• [What you have to do]:
Quote every line of the data below word for word.

------------------------------------

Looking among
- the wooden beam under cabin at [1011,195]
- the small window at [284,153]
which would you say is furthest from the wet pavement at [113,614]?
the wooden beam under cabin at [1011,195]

------------------------------------

• [Solution to this task]:
Looking among
- the wooden beam under cabin at [1011,195]
- the small window at [284,153]
which would you say is furthest from the wet pavement at [113,614]?
the wooden beam under cabin at [1011,195]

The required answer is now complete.